Of the fourteen royal couriers who had headed south from Kausambi weeks earlier, only one survived the journey. His route had been the northernmost of those taken by the couriers, and did not really do more than skirt the Great Country. So he arrived, eventually, at his destination. A tiny port nestled at the northern end of the Gulf.
Finally, everything went according to plan. The commander of the little garrison immediately mobilized his troops and began a thorough and efficient patrol of the port and its environs. All ships—all three of them—were sequestered, prevented from leaving.
The commander was an aggressive, hard-driving officer. The small harbor was sealed tight. And so, according to plan, none of the enemy escaped through that port.
Which, as it happens, they had never had the slightest intention of doing.
Chapter 18
Had Nanda Lal not intervened, it might have come to blows.
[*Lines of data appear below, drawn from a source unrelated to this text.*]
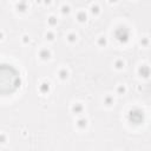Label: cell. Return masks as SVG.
Here are the masks:
<instances>
[{"label":"cell","instance_id":"1","mask_svg":"<svg viewBox=\"0 0 151 151\" xmlns=\"http://www.w3.org/2000/svg\"><path fill=\"white\" fill-rule=\"evenodd\" d=\"M20 74L17 68L8 64L0 65V94L15 92L20 86Z\"/></svg>","mask_w":151,"mask_h":151}]
</instances>
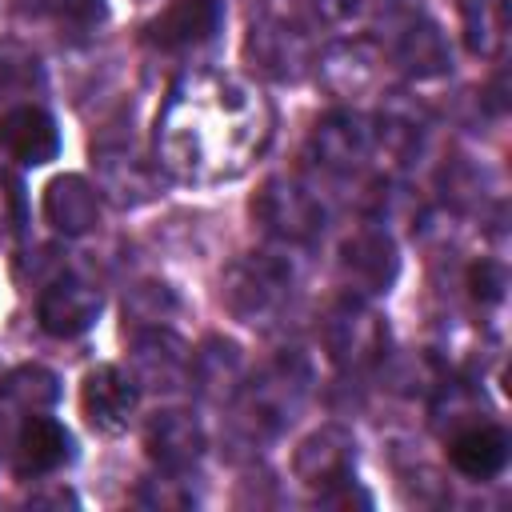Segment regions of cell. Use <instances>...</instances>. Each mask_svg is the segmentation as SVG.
Returning <instances> with one entry per match:
<instances>
[{
  "instance_id": "1",
  "label": "cell",
  "mask_w": 512,
  "mask_h": 512,
  "mask_svg": "<svg viewBox=\"0 0 512 512\" xmlns=\"http://www.w3.org/2000/svg\"><path fill=\"white\" fill-rule=\"evenodd\" d=\"M272 140V104L260 88L232 72H184L160 116L156 156L160 168L188 184H216L240 176Z\"/></svg>"
},
{
  "instance_id": "2",
  "label": "cell",
  "mask_w": 512,
  "mask_h": 512,
  "mask_svg": "<svg viewBox=\"0 0 512 512\" xmlns=\"http://www.w3.org/2000/svg\"><path fill=\"white\" fill-rule=\"evenodd\" d=\"M292 288H296V268L288 256L280 252H244L224 268L220 280V300L224 308L252 328H268L284 316V308L292 304Z\"/></svg>"
},
{
  "instance_id": "3",
  "label": "cell",
  "mask_w": 512,
  "mask_h": 512,
  "mask_svg": "<svg viewBox=\"0 0 512 512\" xmlns=\"http://www.w3.org/2000/svg\"><path fill=\"white\" fill-rule=\"evenodd\" d=\"M308 380L312 376H308V364L300 356H280V360L264 364L232 396L240 436H248L256 444V440H272L276 432H284L308 396Z\"/></svg>"
},
{
  "instance_id": "4",
  "label": "cell",
  "mask_w": 512,
  "mask_h": 512,
  "mask_svg": "<svg viewBox=\"0 0 512 512\" xmlns=\"http://www.w3.org/2000/svg\"><path fill=\"white\" fill-rule=\"evenodd\" d=\"M248 212L268 236H276L284 244H312L328 220L324 200L296 176H268L256 188Z\"/></svg>"
},
{
  "instance_id": "5",
  "label": "cell",
  "mask_w": 512,
  "mask_h": 512,
  "mask_svg": "<svg viewBox=\"0 0 512 512\" xmlns=\"http://www.w3.org/2000/svg\"><path fill=\"white\" fill-rule=\"evenodd\" d=\"M324 348L340 372H368L388 356V324L360 296H344L324 316Z\"/></svg>"
},
{
  "instance_id": "6",
  "label": "cell",
  "mask_w": 512,
  "mask_h": 512,
  "mask_svg": "<svg viewBox=\"0 0 512 512\" xmlns=\"http://www.w3.org/2000/svg\"><path fill=\"white\" fill-rule=\"evenodd\" d=\"M308 156L336 176L364 172L376 164V120L356 108H332L308 132Z\"/></svg>"
},
{
  "instance_id": "7",
  "label": "cell",
  "mask_w": 512,
  "mask_h": 512,
  "mask_svg": "<svg viewBox=\"0 0 512 512\" xmlns=\"http://www.w3.org/2000/svg\"><path fill=\"white\" fill-rule=\"evenodd\" d=\"M340 280L352 296H384L400 276V252L392 232L380 224H364L340 244Z\"/></svg>"
},
{
  "instance_id": "8",
  "label": "cell",
  "mask_w": 512,
  "mask_h": 512,
  "mask_svg": "<svg viewBox=\"0 0 512 512\" xmlns=\"http://www.w3.org/2000/svg\"><path fill=\"white\" fill-rule=\"evenodd\" d=\"M244 52H248L252 68H260L272 80H300L308 72V64H312V40L288 16H260V20H252Z\"/></svg>"
},
{
  "instance_id": "9",
  "label": "cell",
  "mask_w": 512,
  "mask_h": 512,
  "mask_svg": "<svg viewBox=\"0 0 512 512\" xmlns=\"http://www.w3.org/2000/svg\"><path fill=\"white\" fill-rule=\"evenodd\" d=\"M352 468H356V440L340 428V424H324L316 428L312 436H304L296 444V456H292V472L304 488H312L316 496L352 480Z\"/></svg>"
},
{
  "instance_id": "10",
  "label": "cell",
  "mask_w": 512,
  "mask_h": 512,
  "mask_svg": "<svg viewBox=\"0 0 512 512\" xmlns=\"http://www.w3.org/2000/svg\"><path fill=\"white\" fill-rule=\"evenodd\" d=\"M220 24H224L220 0H172L148 20L144 36L160 52H192L212 44Z\"/></svg>"
},
{
  "instance_id": "11",
  "label": "cell",
  "mask_w": 512,
  "mask_h": 512,
  "mask_svg": "<svg viewBox=\"0 0 512 512\" xmlns=\"http://www.w3.org/2000/svg\"><path fill=\"white\" fill-rule=\"evenodd\" d=\"M140 404V380L116 364H100L80 384V408L96 432H124Z\"/></svg>"
},
{
  "instance_id": "12",
  "label": "cell",
  "mask_w": 512,
  "mask_h": 512,
  "mask_svg": "<svg viewBox=\"0 0 512 512\" xmlns=\"http://www.w3.org/2000/svg\"><path fill=\"white\" fill-rule=\"evenodd\" d=\"M100 304L104 300H100L96 284H88L80 276H56L36 300V320H40V328L48 336L68 340V336H80V332H88L96 324Z\"/></svg>"
},
{
  "instance_id": "13",
  "label": "cell",
  "mask_w": 512,
  "mask_h": 512,
  "mask_svg": "<svg viewBox=\"0 0 512 512\" xmlns=\"http://www.w3.org/2000/svg\"><path fill=\"white\" fill-rule=\"evenodd\" d=\"M188 364H192V352L168 328L148 324V328H136L132 332V376L140 384L164 388V392L168 388H180L188 380Z\"/></svg>"
},
{
  "instance_id": "14",
  "label": "cell",
  "mask_w": 512,
  "mask_h": 512,
  "mask_svg": "<svg viewBox=\"0 0 512 512\" xmlns=\"http://www.w3.org/2000/svg\"><path fill=\"white\" fill-rule=\"evenodd\" d=\"M72 460V432L52 420V416H24V424L16 428V440H12V468L16 476H48V472H60L64 464Z\"/></svg>"
},
{
  "instance_id": "15",
  "label": "cell",
  "mask_w": 512,
  "mask_h": 512,
  "mask_svg": "<svg viewBox=\"0 0 512 512\" xmlns=\"http://www.w3.org/2000/svg\"><path fill=\"white\" fill-rule=\"evenodd\" d=\"M204 444H208L204 440V424L184 408H164L144 428L148 456L168 472H188L204 456Z\"/></svg>"
},
{
  "instance_id": "16",
  "label": "cell",
  "mask_w": 512,
  "mask_h": 512,
  "mask_svg": "<svg viewBox=\"0 0 512 512\" xmlns=\"http://www.w3.org/2000/svg\"><path fill=\"white\" fill-rule=\"evenodd\" d=\"M0 148L12 160L36 168V164L56 160L60 128H56V120L40 104H12V108L0 112Z\"/></svg>"
},
{
  "instance_id": "17",
  "label": "cell",
  "mask_w": 512,
  "mask_h": 512,
  "mask_svg": "<svg viewBox=\"0 0 512 512\" xmlns=\"http://www.w3.org/2000/svg\"><path fill=\"white\" fill-rule=\"evenodd\" d=\"M508 432L500 424H488V420H472L464 424L452 440H448V460L460 476L468 480H492L504 472L508 464Z\"/></svg>"
},
{
  "instance_id": "18",
  "label": "cell",
  "mask_w": 512,
  "mask_h": 512,
  "mask_svg": "<svg viewBox=\"0 0 512 512\" xmlns=\"http://www.w3.org/2000/svg\"><path fill=\"white\" fill-rule=\"evenodd\" d=\"M96 172H100V188L116 204H144L160 192L156 168L140 152H132L128 144H100L96 148Z\"/></svg>"
},
{
  "instance_id": "19",
  "label": "cell",
  "mask_w": 512,
  "mask_h": 512,
  "mask_svg": "<svg viewBox=\"0 0 512 512\" xmlns=\"http://www.w3.org/2000/svg\"><path fill=\"white\" fill-rule=\"evenodd\" d=\"M44 220L60 236L92 232L96 220H100V192H96V184H88L76 172H64V176L48 180V188H44Z\"/></svg>"
},
{
  "instance_id": "20",
  "label": "cell",
  "mask_w": 512,
  "mask_h": 512,
  "mask_svg": "<svg viewBox=\"0 0 512 512\" xmlns=\"http://www.w3.org/2000/svg\"><path fill=\"white\" fill-rule=\"evenodd\" d=\"M392 60H396L408 76H416V80H436V76H444V72L452 68V48H448L444 32H440L432 20L416 16V20H408V24L396 32V40H392Z\"/></svg>"
},
{
  "instance_id": "21",
  "label": "cell",
  "mask_w": 512,
  "mask_h": 512,
  "mask_svg": "<svg viewBox=\"0 0 512 512\" xmlns=\"http://www.w3.org/2000/svg\"><path fill=\"white\" fill-rule=\"evenodd\" d=\"M188 380L196 384L200 396L208 400H232L236 388L244 384V364H240V348L232 340H204L196 352H192V364H188Z\"/></svg>"
},
{
  "instance_id": "22",
  "label": "cell",
  "mask_w": 512,
  "mask_h": 512,
  "mask_svg": "<svg viewBox=\"0 0 512 512\" xmlns=\"http://www.w3.org/2000/svg\"><path fill=\"white\" fill-rule=\"evenodd\" d=\"M320 80L336 92V96H360L364 88H372L376 72H380V56L368 40L352 36V40H340L332 44L320 60Z\"/></svg>"
},
{
  "instance_id": "23",
  "label": "cell",
  "mask_w": 512,
  "mask_h": 512,
  "mask_svg": "<svg viewBox=\"0 0 512 512\" xmlns=\"http://www.w3.org/2000/svg\"><path fill=\"white\" fill-rule=\"evenodd\" d=\"M464 48L480 60H496L508 44V0H460Z\"/></svg>"
},
{
  "instance_id": "24",
  "label": "cell",
  "mask_w": 512,
  "mask_h": 512,
  "mask_svg": "<svg viewBox=\"0 0 512 512\" xmlns=\"http://www.w3.org/2000/svg\"><path fill=\"white\" fill-rule=\"evenodd\" d=\"M0 396L24 412H44L60 400V380L44 364H20L0 376Z\"/></svg>"
},
{
  "instance_id": "25",
  "label": "cell",
  "mask_w": 512,
  "mask_h": 512,
  "mask_svg": "<svg viewBox=\"0 0 512 512\" xmlns=\"http://www.w3.org/2000/svg\"><path fill=\"white\" fill-rule=\"evenodd\" d=\"M44 88V68L24 44H0V108L32 104Z\"/></svg>"
},
{
  "instance_id": "26",
  "label": "cell",
  "mask_w": 512,
  "mask_h": 512,
  "mask_svg": "<svg viewBox=\"0 0 512 512\" xmlns=\"http://www.w3.org/2000/svg\"><path fill=\"white\" fill-rule=\"evenodd\" d=\"M28 12L48 20L64 36H88L104 24L108 4L104 0H28Z\"/></svg>"
},
{
  "instance_id": "27",
  "label": "cell",
  "mask_w": 512,
  "mask_h": 512,
  "mask_svg": "<svg viewBox=\"0 0 512 512\" xmlns=\"http://www.w3.org/2000/svg\"><path fill=\"white\" fill-rule=\"evenodd\" d=\"M136 500L148 504V508H188L196 496H192V488L184 484V472L160 468V476L144 480V488L136 492Z\"/></svg>"
},
{
  "instance_id": "28",
  "label": "cell",
  "mask_w": 512,
  "mask_h": 512,
  "mask_svg": "<svg viewBox=\"0 0 512 512\" xmlns=\"http://www.w3.org/2000/svg\"><path fill=\"white\" fill-rule=\"evenodd\" d=\"M312 12L320 24L336 28V32H360L372 16V0H312Z\"/></svg>"
},
{
  "instance_id": "29",
  "label": "cell",
  "mask_w": 512,
  "mask_h": 512,
  "mask_svg": "<svg viewBox=\"0 0 512 512\" xmlns=\"http://www.w3.org/2000/svg\"><path fill=\"white\" fill-rule=\"evenodd\" d=\"M24 232V188L16 176L0 172V240H16Z\"/></svg>"
},
{
  "instance_id": "30",
  "label": "cell",
  "mask_w": 512,
  "mask_h": 512,
  "mask_svg": "<svg viewBox=\"0 0 512 512\" xmlns=\"http://www.w3.org/2000/svg\"><path fill=\"white\" fill-rule=\"evenodd\" d=\"M468 288H472L476 300H500V296H504V268L492 264V260L472 264V272H468Z\"/></svg>"
},
{
  "instance_id": "31",
  "label": "cell",
  "mask_w": 512,
  "mask_h": 512,
  "mask_svg": "<svg viewBox=\"0 0 512 512\" xmlns=\"http://www.w3.org/2000/svg\"><path fill=\"white\" fill-rule=\"evenodd\" d=\"M4 444H8V428H4V420H0V460H4Z\"/></svg>"
}]
</instances>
Rana Sanga would have been executed, thereafter, but he would have had the satisfaction of slaughtering Lord Tathagata like the swine that he was.
"Silence!" bellowed the spymaster, as soon as he charged into the room. "Both of you!"
Nanda Lal had a powerful voice. It was distorted somewhat, due to his shattered nose, but still powerful. And the spymaster's voice was filled with a pure black fury so ugly it would have silenced anyone.
That mood had settled on Nanda Lal as soon as he recovered consciousness on the floor of Great Lady Holi's barge. On the blood-soaked carpet, stained by his own wound, where a foreign demon's boot had sent him sprawling.
A week had gone by, now, and his rage had not lifted. It was a spymaster's rage—icy, not hot, but utterly merciless.
Sanga clenched his jaws. He stared at Nanda Lal, not out of rude curiosity, but simply because he could no longer bear the sight of Lord Tathagata's fat, stupid, pig of a face. Then, realizing that his stare could be misconstrued, Sanga looked away.
In truth, the Malwa Empire's chief of espionage was a sight to behold. On almost any other man, that huge bandage wrapped around his face would have given him a comical appearance. It simply made Nanda Lal look like an ogre.
Tathagata, recovering from his startlement, transferred his fury onto Nanda Lal.
"What is the meaning of this?" demanded the Malwa army's top officer. "It's outrageous! You have no right to issue commands here! This is purely a military matter, Nanda Lal—I'll thank you to mind your own—"
Nanda Lal's next words came hissing like a snake.
"If you so much as finish that sentence, Tathagata, you will discover what rights I have and do not have. I guarantee the discovery will shock you. But only briefly. You will be dead within the hour."
Lord Tathagata choked on the sentence. His jaw hung loose. His eyes—wide as a flatfish—goggled about the room, as if searching the magnificence of his headquarters to find something that would gainsay Nanda Lal's statement.
Apparently, he found nothing. Such, at least, was Rana Sanga's interpretation of his continued silence.
Nanda Lal stalked into the room. He did not bother to close the door behind him. Sanga could see, through that door, a part of a room. One of the Emperor's own private chambers, he realized. Sanga had never entered that room, himself. The Rajput's only contact with Skandagupta had been in chambers given over to public gatherings. He was now in a part of the Grand Palace which was essentially unknown to him. The very core of that great edifice, and the power which rested within it.